YOUR INSTRUCTIONS:
Could you repeat every one of the records below word for word, keeping each line in its original order?
-- START OF MATERIAL --
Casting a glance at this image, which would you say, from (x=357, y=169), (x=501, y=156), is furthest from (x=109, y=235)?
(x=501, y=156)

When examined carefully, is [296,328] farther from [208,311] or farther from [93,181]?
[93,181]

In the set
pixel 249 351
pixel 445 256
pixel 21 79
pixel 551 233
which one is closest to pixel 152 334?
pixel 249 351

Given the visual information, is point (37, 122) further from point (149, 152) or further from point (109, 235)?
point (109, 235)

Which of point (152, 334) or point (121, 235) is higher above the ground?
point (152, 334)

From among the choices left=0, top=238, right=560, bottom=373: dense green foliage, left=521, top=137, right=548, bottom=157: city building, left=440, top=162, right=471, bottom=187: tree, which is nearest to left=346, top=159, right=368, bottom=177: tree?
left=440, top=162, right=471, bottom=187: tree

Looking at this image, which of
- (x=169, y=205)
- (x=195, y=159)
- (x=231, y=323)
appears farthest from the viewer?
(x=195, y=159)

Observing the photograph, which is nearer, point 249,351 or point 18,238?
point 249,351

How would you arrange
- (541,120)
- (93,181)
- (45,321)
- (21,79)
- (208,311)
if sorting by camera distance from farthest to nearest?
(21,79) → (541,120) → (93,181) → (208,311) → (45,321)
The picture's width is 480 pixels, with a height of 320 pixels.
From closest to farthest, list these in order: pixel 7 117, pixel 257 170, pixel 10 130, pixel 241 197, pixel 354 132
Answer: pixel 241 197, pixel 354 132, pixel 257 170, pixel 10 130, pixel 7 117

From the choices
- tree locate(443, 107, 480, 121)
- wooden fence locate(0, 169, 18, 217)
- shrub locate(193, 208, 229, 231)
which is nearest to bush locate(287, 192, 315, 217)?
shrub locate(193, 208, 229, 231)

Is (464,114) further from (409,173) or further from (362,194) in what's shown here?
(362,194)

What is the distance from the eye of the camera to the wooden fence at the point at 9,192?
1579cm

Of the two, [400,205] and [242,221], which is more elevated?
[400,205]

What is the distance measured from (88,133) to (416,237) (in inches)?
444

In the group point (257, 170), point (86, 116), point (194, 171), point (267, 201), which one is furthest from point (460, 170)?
-- END OF MATERIAL --
RESULT OF THIS TASK:
Casting a glance at this image, which would you say, from (x=357, y=169), (x=501, y=156), is furthest from (x=109, y=235)?
(x=501, y=156)

When examined carefully, is [296,328] farther from [208,311] or farther from [93,181]?
[93,181]

In the set
pixel 249 351
pixel 445 256
pixel 21 79
pixel 551 233
which one is closest to pixel 152 334?
pixel 249 351

Given the visual information, is point (37, 122) further from point (149, 152) or further from point (109, 235)?
point (109, 235)

Which of point (152, 334) or point (121, 235) is higher above the ground?
point (152, 334)

From among the choices left=0, top=238, right=560, bottom=373: dense green foliage, left=521, top=137, right=548, bottom=157: city building, left=440, top=162, right=471, bottom=187: tree, which is nearest to left=346, top=159, right=368, bottom=177: tree?
left=440, top=162, right=471, bottom=187: tree

Looking at this image, which of
- (x=169, y=205)
- (x=195, y=159)
- (x=231, y=323)
appears farthest from the viewer?
(x=195, y=159)

Observing the photograph, which is nearer, point 249,351 or point 18,238?
point 249,351

How would you arrange
- (541,120)
- (93,181)
- (45,321)
- (21,79)
- (208,311)
if sorting by camera distance from farthest to nearest?
(21,79) → (541,120) → (93,181) → (208,311) → (45,321)
The picture's width is 480 pixels, with a height of 320 pixels.
From closest to farthest, list these in order: pixel 7 117, pixel 257 170, pixel 10 130, pixel 241 197, pixel 354 132
Answer: pixel 241 197, pixel 354 132, pixel 257 170, pixel 10 130, pixel 7 117

From the choices
- tree locate(443, 107, 480, 121)
- wooden fence locate(0, 169, 18, 217)
- shrub locate(193, 208, 229, 231)
which is nearest to bush locate(287, 192, 315, 217)?
shrub locate(193, 208, 229, 231)

Is (464,114) further from (409,173) or further from (362,194) in what's shown here?
(362,194)

What is the distance from the eye of the camera to the wooden fence at the point at 9,192?
1579cm

Of the two, [400,205] and [242,221], which is more elevated?
[400,205]

What is the distance measured from (88,133) to (416,237) (in inches)?
444

In the group point (257, 170), point (86, 116), point (194, 171), point (267, 201), which one is furthest from point (460, 170)?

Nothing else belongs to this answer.